Subcellular Distribution and Properties of Poly(A)-Containing RNA from Cultured Plant Cells

Abstract

Cultured sycamore cells rapidly incorporate [³H]uridine or [³²P]orthophosphate into rRNA precursors and polydisperse RNA. Mature rRNA accumulates only after a lag period of approximately 40 min. Fractionation of pulse-labelled cells and analysis of the RNA shows that after 30 min the rRNA precursors, together with some polydisperse RNA, are confined to the nucleus. In consequence radioactive polydisperse RNA can be isolated from polyribosomes in the complete absence of labelled rRNA. Approximately 40% of this RNA is retained by an oligo(dT)-cellulose column and by this criterion is judged to contain poly(A) sequences.

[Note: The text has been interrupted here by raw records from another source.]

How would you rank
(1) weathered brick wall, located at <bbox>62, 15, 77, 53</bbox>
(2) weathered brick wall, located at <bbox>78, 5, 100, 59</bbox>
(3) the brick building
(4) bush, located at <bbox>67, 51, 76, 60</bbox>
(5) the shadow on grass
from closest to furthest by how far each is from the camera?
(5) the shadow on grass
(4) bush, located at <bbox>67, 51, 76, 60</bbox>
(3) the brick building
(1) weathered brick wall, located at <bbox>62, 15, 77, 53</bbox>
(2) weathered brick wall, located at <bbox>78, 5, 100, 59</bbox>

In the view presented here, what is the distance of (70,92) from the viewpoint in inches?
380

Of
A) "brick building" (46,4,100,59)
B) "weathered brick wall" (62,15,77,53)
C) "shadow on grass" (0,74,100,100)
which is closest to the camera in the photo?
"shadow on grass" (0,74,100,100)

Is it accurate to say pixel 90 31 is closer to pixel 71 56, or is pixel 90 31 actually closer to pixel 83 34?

A smaller proportion of nuclear polydisperse RNA also contains poly(A). The tendency for poly(A)-containing RNA to aggregate complicates molecular weight determinations. Denaturation of poly(A)-containing RNA in 8 M urea prior to gel electrophoresis produces a broad peak of RNA with an average Mr = 10⁶. Analysis of the nucleotide composition of total cell poly(A)-containing RNA shows that it contains 41% AMP. Roughly 6% of this RNA is resistant to digestion by ribonuclease A and T₁. AMP is the only nucleotide detectable in these fragments. From their mobility during electrophoresis in 8 M urea at 60°C with 5.8-S, 5-S and tRNA as molecular weight markers it is concluded that the poly(A) regions contain an average of 160 nucleotides.